**任务说明:** 将下方关于 Blueprint 指令优化的网页中，从含有“在智能文档处理（IDP）场景中，使用 Amazon Bedrock”的词句开始、到“中的 instruction 字段——描述每个字段该如何提取。这个过程耗时且需要经验。”结束的那一段，一字不差地照录出来。

Amazon Bedrock Data Automation Blueprint 指令优化：用样本数据自动提升文档提取准确率¶

Lab 信息

难度: ⭐⭐ 中级
预估时间: 30 分钟
预估费用: < $5（含清理）
Region: us-east-1
最后验证: 2026-03-27

背景¶

在智能文档处理（IDP）场景中，使用 Amazon Bedrock Data Automation (BDA) 从发票、合同、税表等文档中提取结构化数据时，一个常见挑战是：如何让提取指令足够精确，以匹配你的具体业务需求？

传统做法是反复手工调整 blueprint 中的 instruction 字段——描述每个字段该如何提取。这个过程耗时且需要经验。

2025 年 12 月，BDA 推出了 Blueprint Instruction Optimization 功能：你只需提供几个带标注的样本文档（ground truth），系统就能自动分析当前提取结果与期望值的差距，并自动改写 blueprint 中的指令，提升提取准确率——无需模型训练或微调，分钟级完成。

**收集资料:**
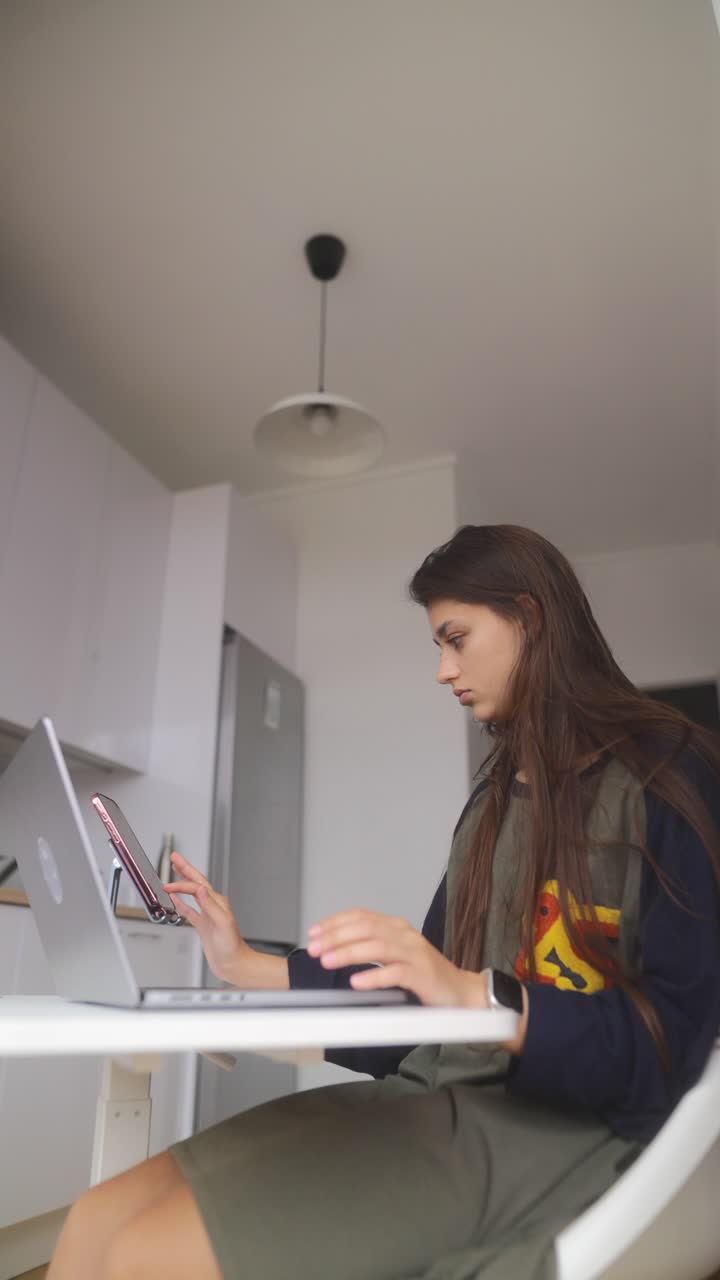 Woman working at a kitchen table with a laptop and tablet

**答案部分:**
在智能文档处理（IDP）场景中，使用 Amazon Bedrock Data Automation (BDA) 从发票、合同、税表等文档中提取结构化数据时，一个常见挑战是：如何让提取指令足够精确，以匹配你的具体业务需求？

传统做法是反复手工调整 blueprint 中的 instruction 字段——描述每个字段该如何提取。这个过程耗时且需要经验。